We need concrete epidemiological data about how this population is uniquely affected, and then we need to act, tailoring our resources to serve those most in need.
To that end, this week, Supervisor Mark Ridley-Thomas has moved to open the first testing site in the County to collect detailed demographic data on the campus of the Charles R. Drew University of Medicine and Science, located across the street from the Martin Luther King Jr. Medical Campus.
Also, in addition to pushing for the testing site at the university, Supervisor Mark Ridley-Thomas has instructed the Los Angeles Department of Public Health to collect demographic data across all COVID-19 testing and treatment sites in the County.
At minimum, information on ethnicity, gender, and zip code should be collected in relation to the number of tests performed, test results, and hospitalization and fatality rates.
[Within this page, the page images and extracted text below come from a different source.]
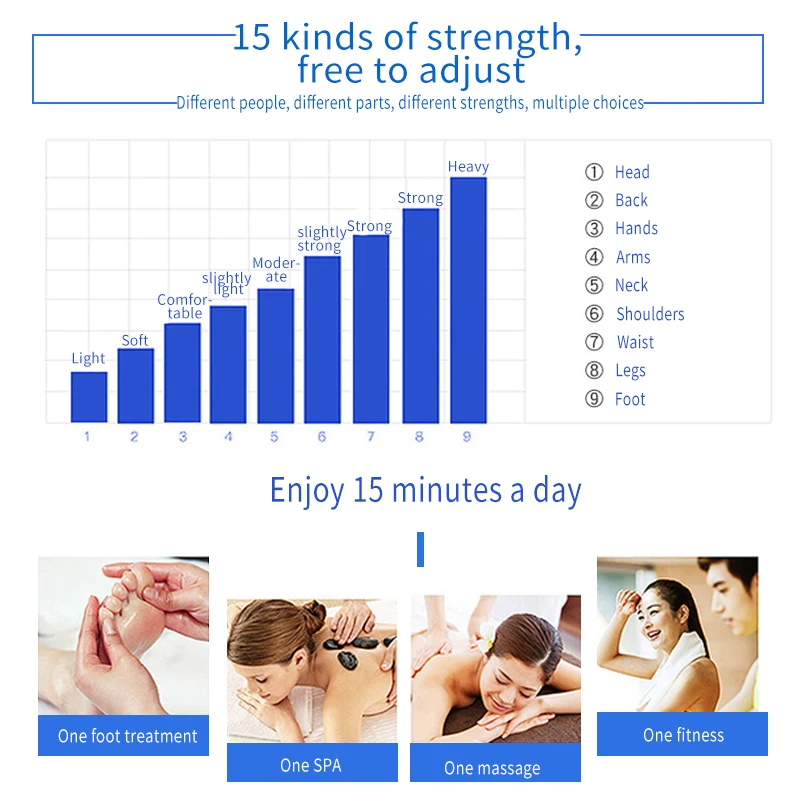 15 kinds of strength, free to adjust

Different people, different parts, different strengths, multiple choices

Light
Soft
Comfortable
slightly light
Moderate
slightly strong
Strong
Strong
Heavy

1 2 3 4 5 6 7 8 9

① Head
② Back
③ Hands
④ Arms
⑤ Neck
⑥ Shoulders
⑦ Waist
⑧ Legs
⑨ Foot

Enjoy 15 minutes a day

One foot treatment

One SPA

One massage

One fitness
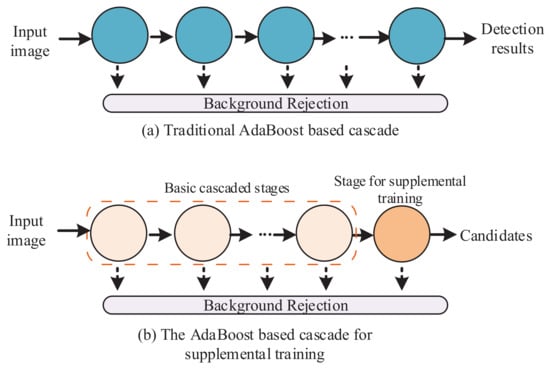 Input image

···

Detection results

Background Rejection

(a) Traditional AdaBoost based cascade

Basic cascaded stages

Stage for supplemental training

Input image

···

Candidates

Background Rejection

(b) The AdaBoost based cascade for supplemental training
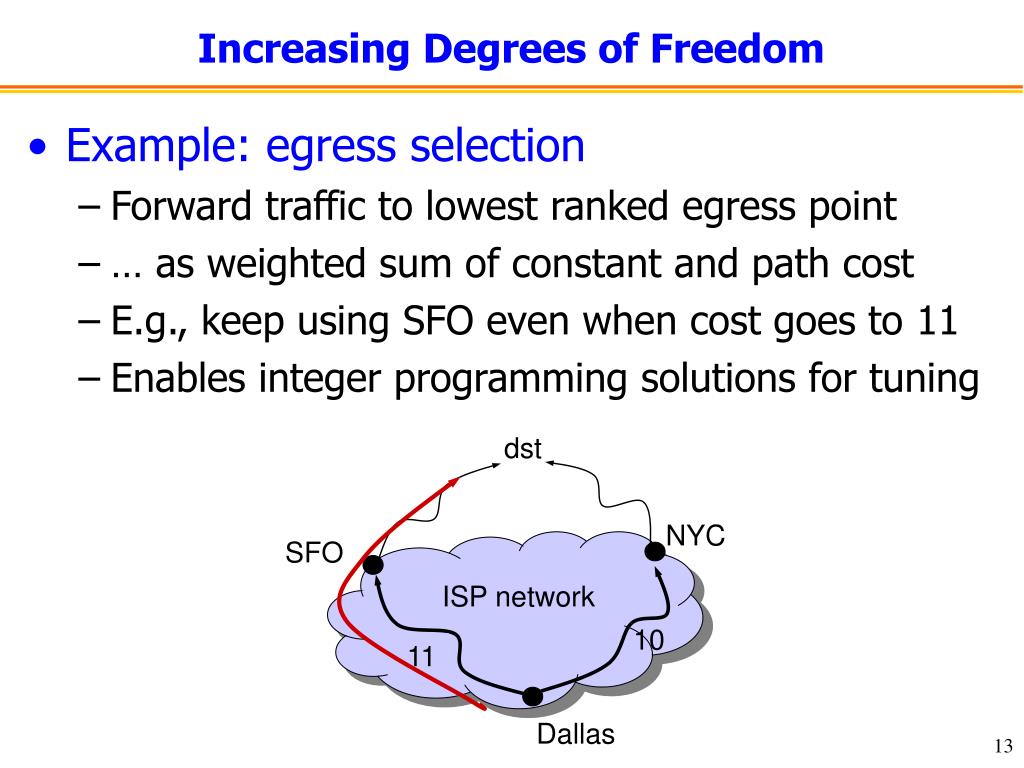 Increasing Degrees of Freedom

• Example: egress selection
– Forward traffic to lowest ranked egress point
– … as weighted sum of constant and path cost
– E.g., keep using SFO even when cost goes to 11
– Enables integer programming solutions for tuning

dst
SFO
NYC
ISP network
11
10
Dallas

13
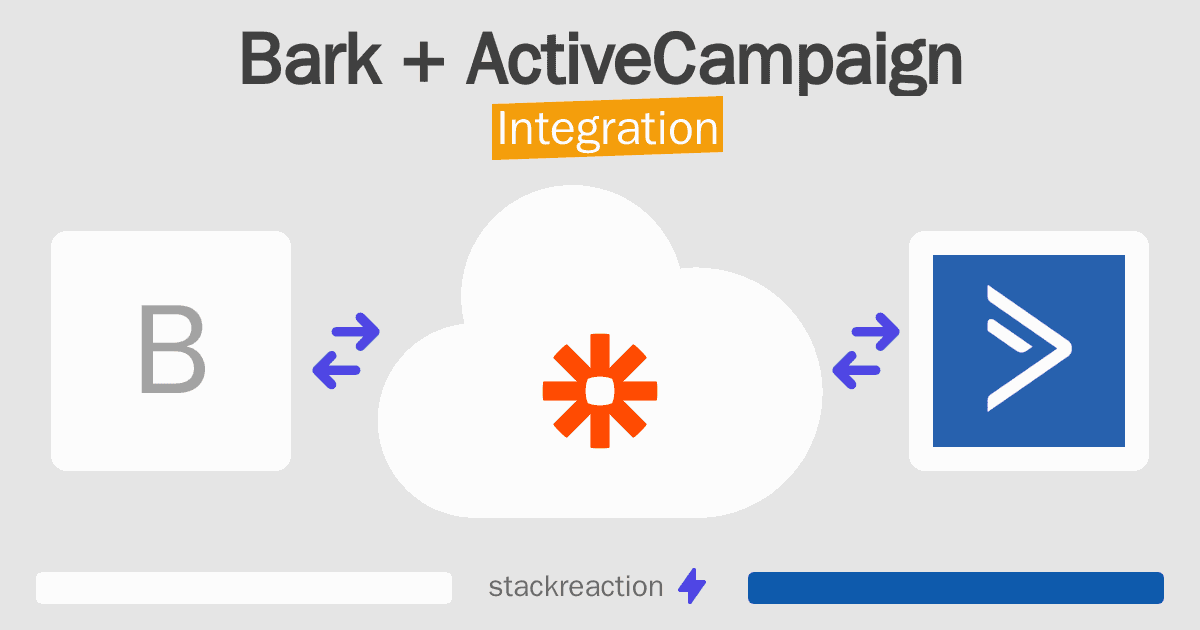 Bark + ActiveCampaign
Integration

B

stackreaction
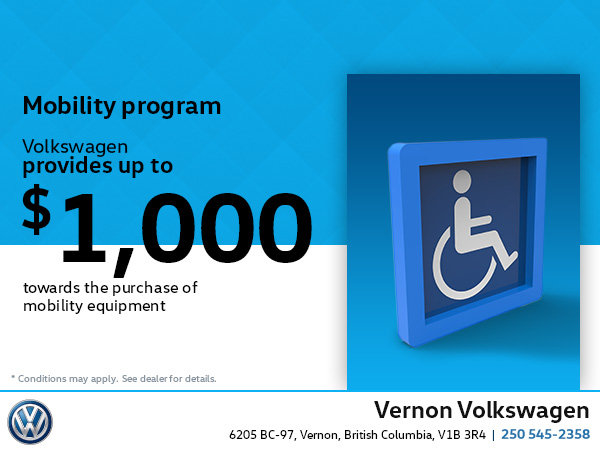 Mobility program

Volkswagen provides up to

$1,000

towards the purchase of mobility equipment

* Conditions may apply. See dealer for details.

Vernon Volkswagen

6205 BC-97, Vernon, British Columbia, V1B 3R4 | 250 545-2358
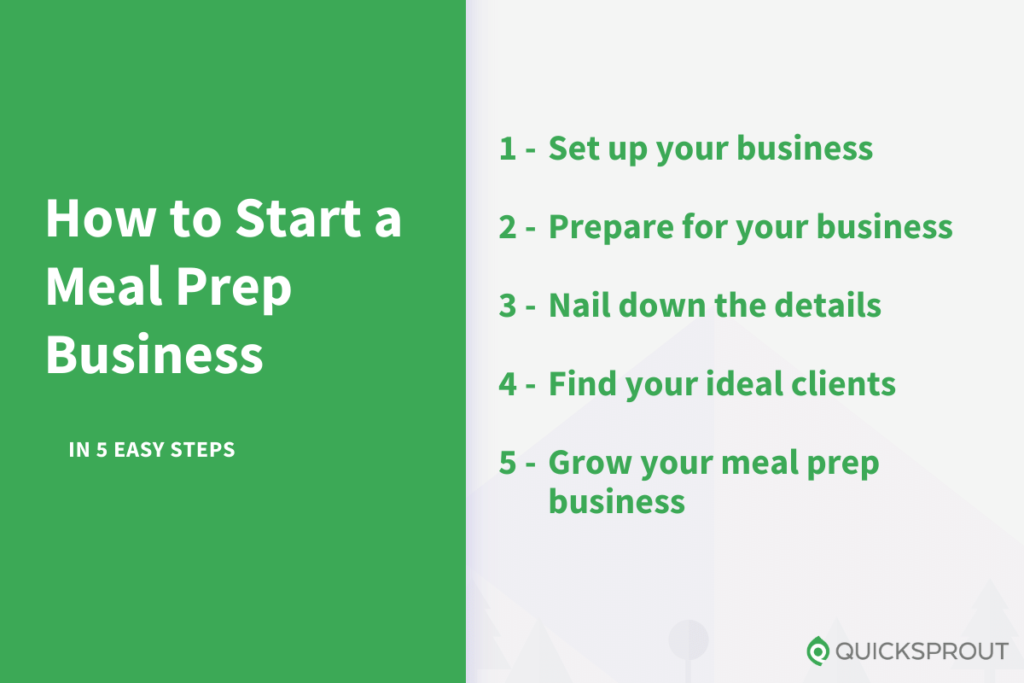 How to Start a Meal Prep Business

IN 5 EASY STEPS

1 - Set up your business

2 - Prepare for your business

3 - Nail down the details

4 - Find your ideal clients

5 - Grow your meal prep business

QUICKSPROUT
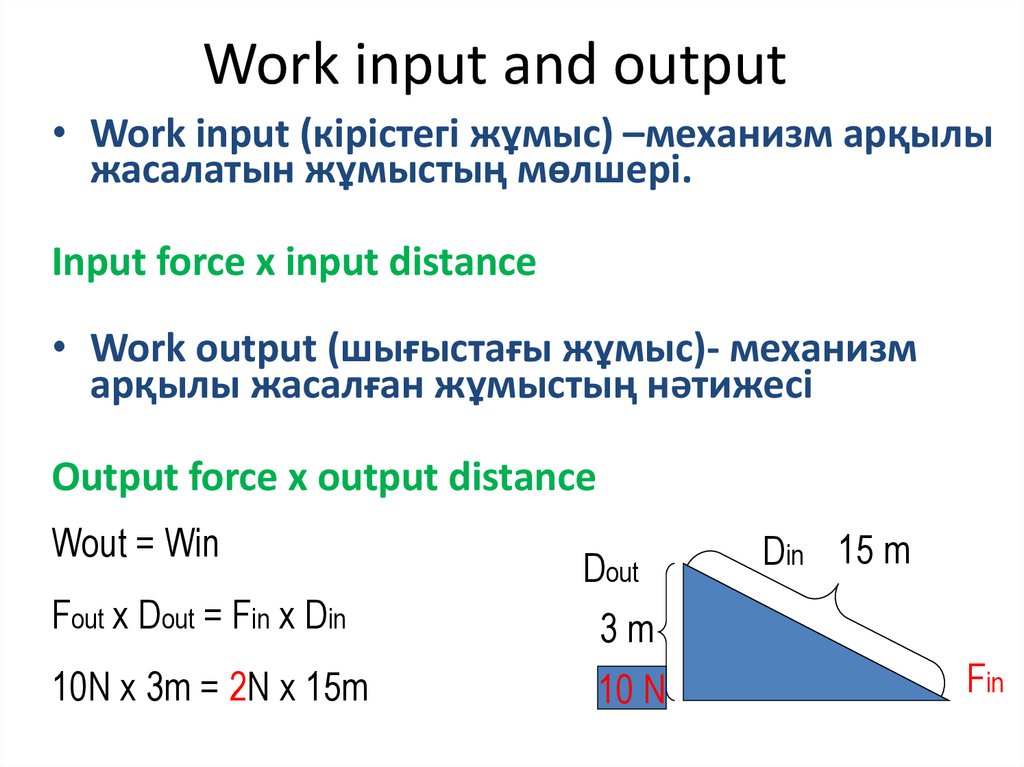 Work input and output

• Work input (кірістегі жұмыс) –механизм арқылы жасалатын жұмыстың мөлшері.

Input force x input distance

• Work output (шығыстағы жұмыс)- механизм арқылы жасалған жұмыстың нәтижесі

Output force x output distance

Wout = Win

$F_{out}$ x $D_{out}$ = $F_{in}$ x $D_{in}$

10N x 3m = 2N x 15m

$D_{out}$

3 m

10 N

$D_{in}$ 15 m

$F_{in}$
In a letter to the public health department the Supervisor wrote “In order to help stem the ongoing community spread of this dangerous virus, it is imperative that we fully understand the depth of the unique challenges it presents to each of our diverse communities. As you know, this information is vital to ensuring that our resources are not only appropriately and equitably distributed, but also tailored to serve the communities most in need.”
COVID-19 has exacerbated long-standing fissures and flaws in our public health system, but with this demographic data, long after this pandemic has passed, this new information will inform our long-term strategies to minimize a legacy and impact of historic health disparities.